**Problem requirements:**
Could you return every record below word for word, leaving out the pictures?

━━━━━ Provided material ━━━━━

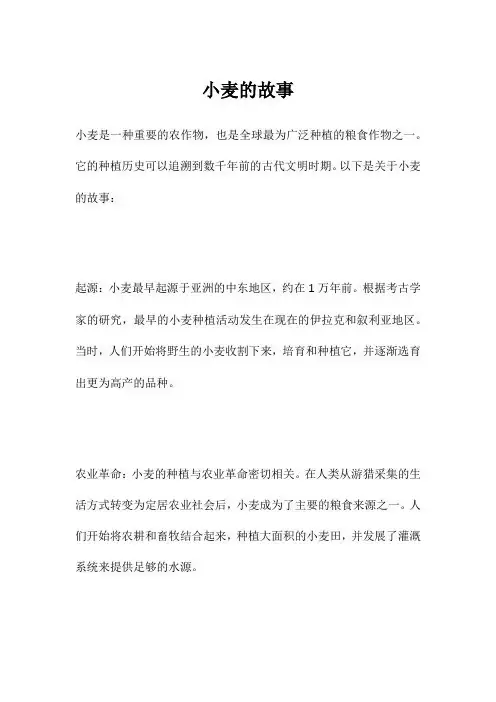 小麦的故事

小麦是一种重要的农作物，也是全球最为广泛种植的粮食作物之一。它的种植历史可以追溯到数千年前的古代文明时期。以下是关于小麦的故事：

起源：小麦最早起源于亚洲的中东地区，约在 1 万年前。根据考古学家的研究，最早的小麦种植活动发生在现在的伊拉克和叙利亚地区。当时，人们开始将野生的小麦收割下来，培育和种植它，并逐渐选育出更为高产的品种。

农业革命：小麦的种植与农业革命密切相关。在人类从游猎采集的生活方式转变为定居农业社会后，小麦成为了主要的粮食来源之一。人们开始将农耕和畜牧结合起来，种植大面积的小麦田，并发展了灌溉系统来提供足够的水源。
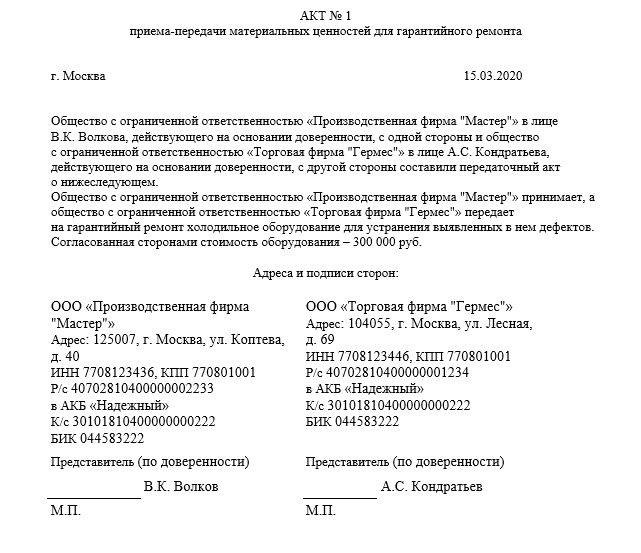 АКТ № 1
приема-передачи материальных ценностей для гарантийного ремонта

г. Москва 15.03.2020

Общество с ограниченной ответственностью «Производственная фирма "Мастер"» в лице В.К. Волкова, действующего на основании доверенности, с одной стороны и общество с ограниченной ответственностью «Торговая фирма "Гермес"» в лице А.С. Кондратьева, действующего на основании доверенности, с другой стороны составили передаточный акт о нижеследующем.
Общество с ограниченной ответственностью «Производственная фирма "Мастер"» принимает, а общество с ограниченной ответственностью «Торговая фирма "Гермес"» передает на гарантийный ремонт холодильное оборудование для устранения выявленных в нем дефектов. Согласованная сторонами стоимость оборудования – 300 000 руб.

Адреса и подписи сторон:

ООО «Производственная фирма "Мастер"»
Адрес: 125007, г. Москва, ул. Коптева, д. 40
ИНН 7708123436, КПП 770801001
Р/с 40702810400000002233
в АКБ «Надежный»
К/с 30101810400000000222
БИК 044583222

Представитель (по доверенности)

В.К. Волков

М.П.

ООО «Торговая фирма "Гермес"»
Адрес: 104055, г. Москва, ул. Лесная, д. 69
ИНН 7708123446, КПП 770801001
Р/с 40702810400000001234
в АКБ «Надежный»
К/с 30101810400000000222
БИК 044583222

Представитель (по доверенности)

А.С. Кондратьев

М.П.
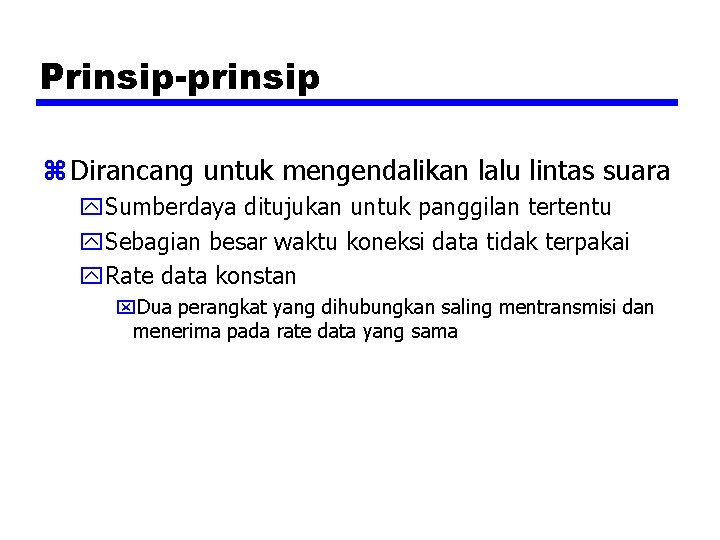 Prinsip-prinsip

Dirancang untuk mengendalikan lalu lintas suara

Sumberdaya ditujukan untuk panggilan tertentu

Sebagian besar waktu koneksi data tidak terpakai

Rate data konstan

Dua perangkat yang dihubungkan saling mentransmisi dan menerima pada rate data yang sama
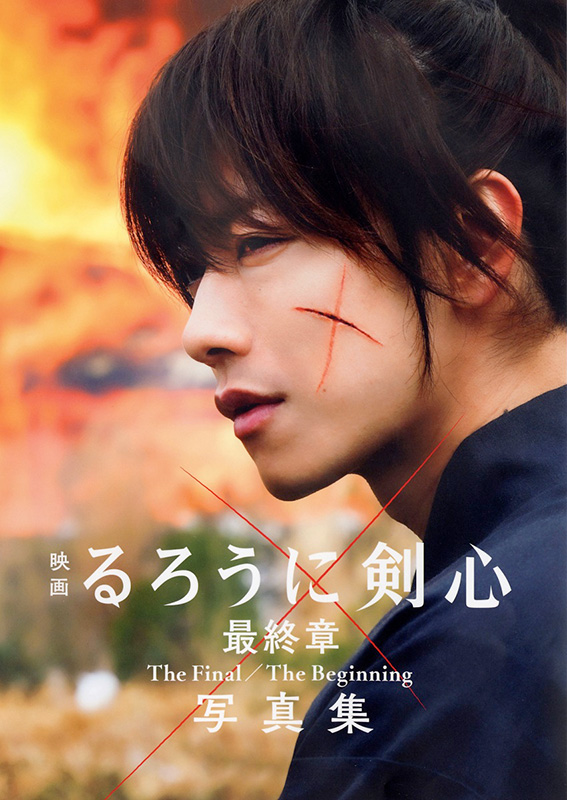 映画
るろうに剣心
最終章
The Final／The Beginning
写真集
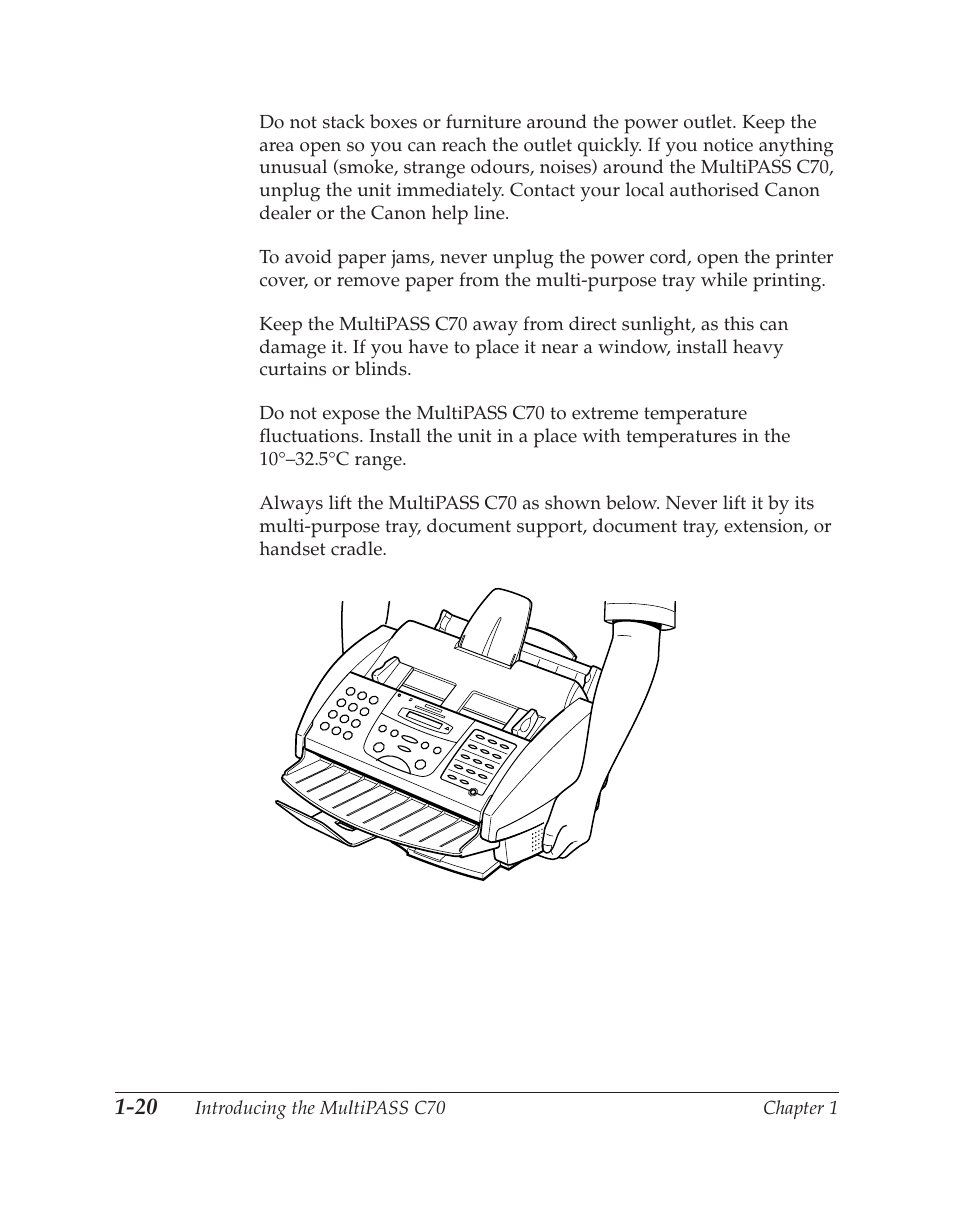 Do not stack boxes or furniture around the power outlet. Keep the area open so you can reach the outlet quickly. If you notice anything unusual (smoke, strange odours, noises) around the MultiPASS C70, unplug the unit immediately. Contact your local authorised Canon dealer or the Canon help line.

To avoid paper jams, never unplug the power cord, open the printer cover, or remove paper from the multi-purpose tray while printing.

Keep the MultiPASS C70 away from direct sunlight, as this can damage it. If you have to place it near a window, install heavy curtains or blinds.

Do not expose the MultiPASS C70 to extreme temperature fluctuations. Install the unit in a place with temperatures in the 10°–32.5°C range.

Always lift the MultiPASS C70 as shown below. Never lift it by its multi-purpose tray, document support, document tray, extension, or handset cradle.

1-20 Introducing the MultiPASS C70 Chapter 1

━━━━━

**Response area:**
 小麦的故事

小麦是一种重要的农作物，也是全球最为广泛种植的粮食作物之一。它的种植历史可以追溯到数千年前的古代文明时期。以下是关于小麦的故事：

起源：小麦最早起源于亚洲的中东地区，约在 1 万年前。根据考古学家的研究，最早的小麦种植活动发生在现在的伊拉克和叙利亚地区。当时，人们开始将野生的小麦收割下来，培育和种植它，并逐渐选育出更为高产的品种。

农业革命：小麦的种植与农业革命密切相关。在人类从游猎采集的生活方式转变为定居农业社会后，小麦成为了主要的粮食来源之一。人们开始将农耕和畜牧结合起来，种植大面积的小麦田，并发展了灌溉系统来提供足够的水源。
 АКТ № 1
приема-передачи материальных ценностей для гарантийного ремонта

г. Москва 15.03.2020

Общество с ограниченной ответственностью «Производственная фирма "Мастер"» в лице В.К. Волкова, действующего на основании доверенности, с одной стороны и общество с ограниченной ответственностью «Торговая фирма "Гермес"» в лице А.С. Кондратьева, действующего на основании доверенности, с другой стороны составили передаточный акт о нижеследующем.
Общество с ограниченной ответственностью «Производственная фирма "Мастер"» принимает, а общество с ограниченной ответственностью «Торговая фирма "Гермес"» передает на гарантийный ремонт холодильное оборудование для устранения выявленных в нем дефектов. Согласованная сторонами стоимость оборудования – 300 000 руб.

Адреса и подписи сторон:

ООО «Производственная фирма "Мастер"»
Адрес: 125007, г. Москва, ул. Коптева, д. 40
ИНН 7708123436, КПП 770801001
Р/с 40702810400000002233
в АКБ «Надежный»
К/с 30101810400000000222
БИК 044583222

Представитель (по доверенности)

В.К. Волков

М.П.

ООО «Торговая фирма "Гермес"»
Адрес: 104055, г. Москва, ул. Лесная, д. 69
ИНН 7708123446, КПП 770801001
Р/с 40702810400000001234
в АКБ «Надежный»
К/с 30101810400000000222
БИК 044583222

Представитель (по доверенности)

А.С. Кондратьев

М.П.
 Prinsip-prinsip

Dirancang untuk mengendalikan lalu lintas suara

Sumberdaya ditujukan untuk panggilan tertentu

Sebagian besar waktu koneksi data tidak terpakai

Rate data konstan

Dua perangkat yang dihubungkan saling mentransmisi dan menerima pada rate data yang sama
 映画
るろうに剣心
最終章
The Final／The Beginning
写真集
 Do not stack boxes or furniture around the power outlet. Keep the area open so you can reach the outlet quickly. If you notice anything unusual (smoke, strange odours, noises) around the MultiPASS C70, unplug the unit immediately. Contact your local authorised Canon dealer or the Canon help line.

To avoid paper jams, never unplug the power cord, open the printer cover, or remove paper from the multi-purpose tray while printing.

Keep the MultiPASS C70 away from direct sunlight, as this can damage it. If you have to place it near a window, install heavy curtains or blinds.

Do not expose the MultiPASS C70 to extreme temperature fluctuations. Install the unit in a place with temperatures in the 10°–32.5°C range.

Always lift the MultiPASS C70 as shown below. Never lift it by its multi-purpose tray, document support, document tray, extension, or handset cradle.

1-20 Introducing the MultiPASS C70 Chapter 1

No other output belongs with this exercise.